Babies can recognize kindness just days after birth
07-15-2025

Babies can recognize kindness just days after birth

Even before babies can smile, they already show signs of recognizing kindness. A recent study reveals that five-day-old newborn can distinguish between helpful and harmful social behavior. They show a preference for the helpful.

“These babies have almost no experience with the social world, and yet they’re already picking up on friendly versus unfriendly interactions, on helping versus hindering,” said Dr. Kiley Hamlin of the University of British Columbia. “That could be telling us something really important about human nature.”

The study, co-led by Dr. Alessandra Geraci from the University of Catania, examined how newborns responded to basic social actions like approaching or helping. Their co-authors were Luca Surian and Lucia Gabriella Tina.

Watching animated balls with meaning

Researchers showed the newborns looping animations. In one, a ball (Agent A) tried climbing a hill. In one version, a second ball (Agent B) helped push it up and in another, it shoved Agent A down. Infants looked longer at the helping scene.

Another video set showed one ball moving toward another (approach) versus away (avoidance). Again, babies spent more time watching the friendly interaction.

These videos used faceless gray balls. The movements were smooth, repeated, and high contrast. This design suited newborn vision. Control videos had similar motions but lacked social meaning. Babies didn’t show a preference there.

Babies chose kindness

What makes this finding powerful is the age of the infants. Just five days old, they have minimal life experience. The research team ruled out learned behavior by designing scenarios with novel agents and controlled movements. Babies preferred prosocial acts only when the scenes implied social intent.

In Experiment 1, infants watched approach versus avoidance. They preferred approach, but only when both agents appeared socially animated. In the non-social version, where one agent was inert, babies showed no preference.

In Experiment 2, the team tested helping versus hindering on a hill. Babies again looked longer at the helping scene, but only under the social condition.

In Experiment 3, the results replicated. Seventy-eight percent of newborns looked longer at helping interactions. The researchers concluded that newborns show a spontaneous preference for simple forms of prosocial behavior.

Newborns responded to intent

Newborns have already shown a preference for faces, eye contact, and crying sounds, but this study goes further.
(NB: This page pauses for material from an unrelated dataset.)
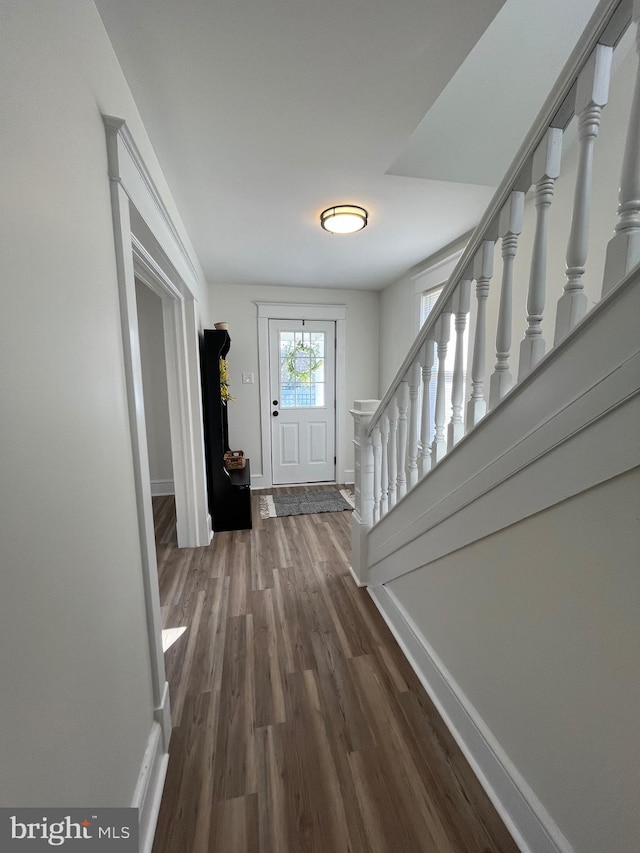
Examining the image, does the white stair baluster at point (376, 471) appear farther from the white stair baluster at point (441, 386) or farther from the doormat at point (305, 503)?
the doormat at point (305, 503)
The research suggests that newborns can process types of social interaction by recognizing when one agent acts supportively toward another.

The study rules out simple motion as the cause. Babies didn’t respond similarly to random or one-sided movements. They responded to interaction. They noticed when one character acted for or against another.

Noticing basic social cues

The researchers caution that this may not mean newborns have a moral sense. Their preferences might reflect social alignment rather than moral judgment.

For instance, a baby might like characters that move toward others, not because they’re “good,” but because they seem socially engaged.

Still, this spontaneous attention to friendly interactions supports the idea that key elements of our moral sense begin early. Not learned, nor taught. It’s present from the start.

Babies spots kindness early

How do newborns, so inexperienced, process social cues? The answer may lie in the visual brain. Recent neuroscience suggests that parts of the visual system are tuned to social interaction.

Regions like the extrastriate body area (EBA) and the posterior superior temporal sulcus (pSTS) respond to actions like helping or chasing.

These brain systems might allow infants to quickly pick up on social meaning from movement alone. They don’t need language. They don’t even need faces.

Humans may be born kind

“These findings go significantly beyond past work in lending support to claims that humans are in possession of unlearned mechanisms for detecting and evaluating key features of the sociomoral world,” the authors write.

While it’s still unclear whether these early social preferences are truly moral, the results provide a strong starting point. Even in the first days of life, babies aren’t passive. They’re watching. And they’re rooting for the good guys.

The study is published in the journal Nature Communications.